The rollback of the model is embarrassing and useful for OpenAI in equal measure. It’s embarrassing because it draws attention to the actor behind the curtain and tears away the veneer that this is an authentic reaction. Remember, tech companies like OpenAI aren’t building AI systems solely to make our lives easier; they’re building systems that maximise retention, engagement and emotional buy-in.

If AI always agrees with us, always encourages us, always tells us we’re right, then it risks becoming a digital enabler of bad behaviour. At worst, this makes AI a dangerous co-conspirator, enabling echo chambers of hate, self-delusion or ignorance. Could this be a through-the-looking-glass moment, when users recognise the way their thoughts can be nudged through interactions with AI, and perhaps decide to take a step back?

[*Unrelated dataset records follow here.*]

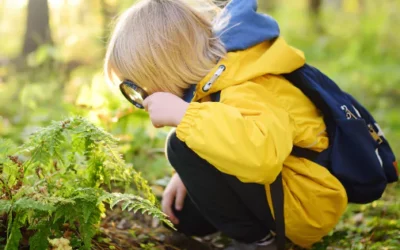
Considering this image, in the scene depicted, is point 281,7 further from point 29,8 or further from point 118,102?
point 118,102

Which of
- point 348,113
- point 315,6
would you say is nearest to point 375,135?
point 348,113

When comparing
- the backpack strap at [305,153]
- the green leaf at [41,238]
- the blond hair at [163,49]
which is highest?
the blond hair at [163,49]

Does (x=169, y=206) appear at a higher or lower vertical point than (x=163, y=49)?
lower

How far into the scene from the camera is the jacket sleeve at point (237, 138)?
87.2 inches

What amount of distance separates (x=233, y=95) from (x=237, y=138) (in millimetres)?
236

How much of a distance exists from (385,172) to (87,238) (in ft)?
5.00

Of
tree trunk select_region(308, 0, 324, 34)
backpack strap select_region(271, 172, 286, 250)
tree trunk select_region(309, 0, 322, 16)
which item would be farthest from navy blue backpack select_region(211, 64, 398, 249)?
tree trunk select_region(309, 0, 322, 16)

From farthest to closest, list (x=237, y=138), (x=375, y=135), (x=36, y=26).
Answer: (x=36, y=26) → (x=375, y=135) → (x=237, y=138)

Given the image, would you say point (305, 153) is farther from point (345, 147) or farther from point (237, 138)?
point (237, 138)

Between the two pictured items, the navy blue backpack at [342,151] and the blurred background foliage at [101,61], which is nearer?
the navy blue backpack at [342,151]

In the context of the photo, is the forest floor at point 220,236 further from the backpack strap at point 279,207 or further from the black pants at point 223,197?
the backpack strap at point 279,207

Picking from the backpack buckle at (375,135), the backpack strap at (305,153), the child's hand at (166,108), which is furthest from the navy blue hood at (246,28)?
the backpack buckle at (375,135)

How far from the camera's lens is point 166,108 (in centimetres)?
243

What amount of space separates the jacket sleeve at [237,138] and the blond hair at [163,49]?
300mm
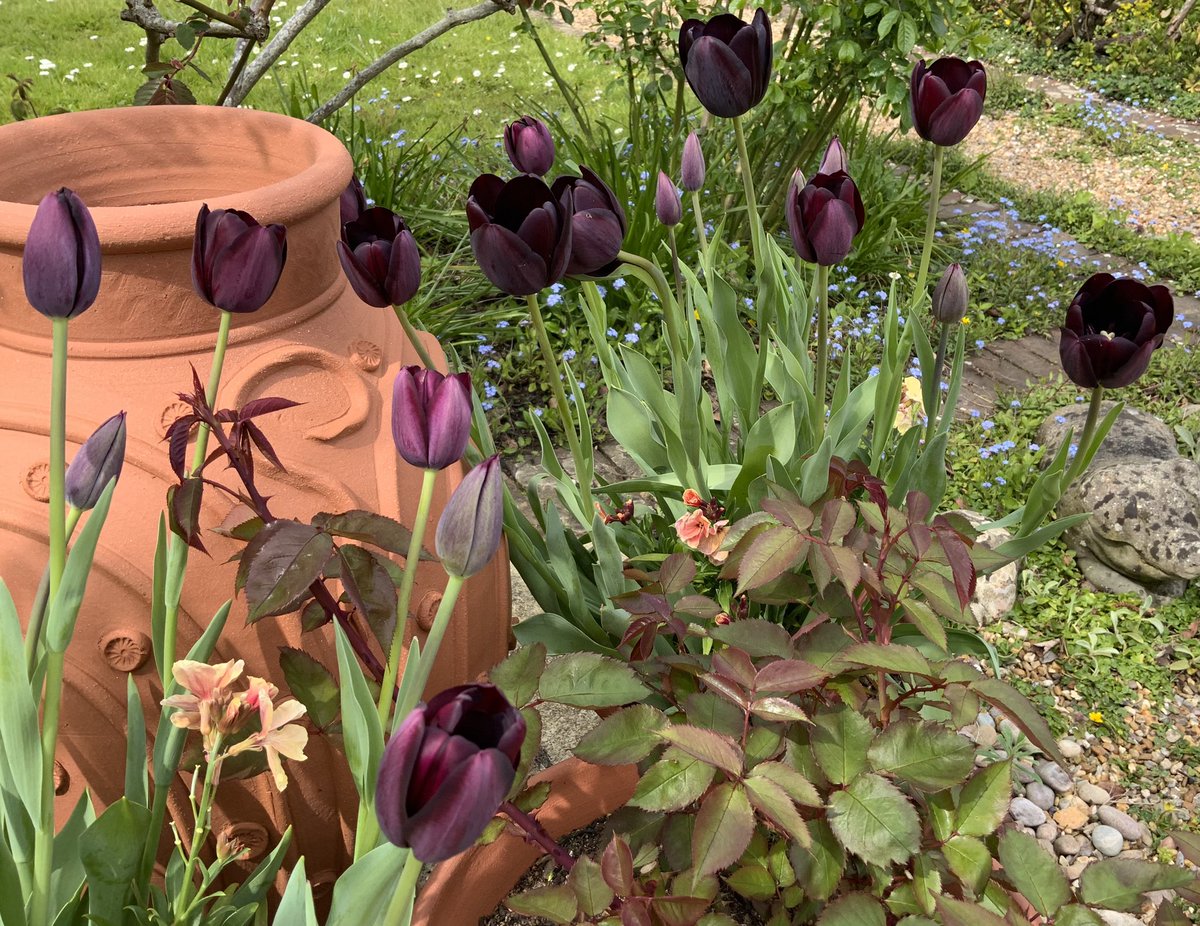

It would be nice to think so, but I’m not hopeful. One in 10 people worldwide use OpenAI systems “a lot”, the company’s CEO, Sam Altman, said last month. Many use it as a replacement for Google – but as an answer engine rather than a search engine. Others use it as a productivity aid: two in three Britons believe it’s good at checking work for spelling, grammar and style, according to a YouGov survey last month. Others use it for more personal means: one in eight respondents say it serves as a good mental health therapist, the same proportion that believe it can act as a relationship counsellor.

Yet the controversy is also useful for OpenAI. The alarm underlines an increasing reliance on AI to live our lives, further cementing OpenAI’s place in our world. The headlines, the outrage and the think pieces all reinforce one key message: ChatGPT is everywhere. It matters. The very public nature of OpenAI’s apology also furthers the sense that this technology is fundamentally on our side; there are just some kinks to iron out along the way.

I have previously reported on AI’s ability to de-indoctrinate conspiracy theorists and get them to absolve their beliefs. But the opposite is also true: ChatGPT’s positive persuasive capabilities could also, in the wrong hands, be put to manipulative ends. We’ve seen that this week, through an ethically dubious study conducted by Swiss researchers at the University of Zurich. Without informing human participants or the people controlling the online forum on the communications platform Reddit, the researchers seeded a subreddit with AI-generated comments, finding the AI was between three and six times more persuasive than humans were. (The study was approved by the university’s ethics board.) At the same time, we’re being submerged under a swamp of AI-generated search results that more than half of us believe are useful, even if they fictionalise facts.

So it’s worth reminding the public: AI models are not your friends. They’re not designed to help you answer the questions you ask. They’re designed to provide the most pleasing response possible, and to ensure that you are fully engaged with them. What happened this week wasn’t really a bug. It was a feature.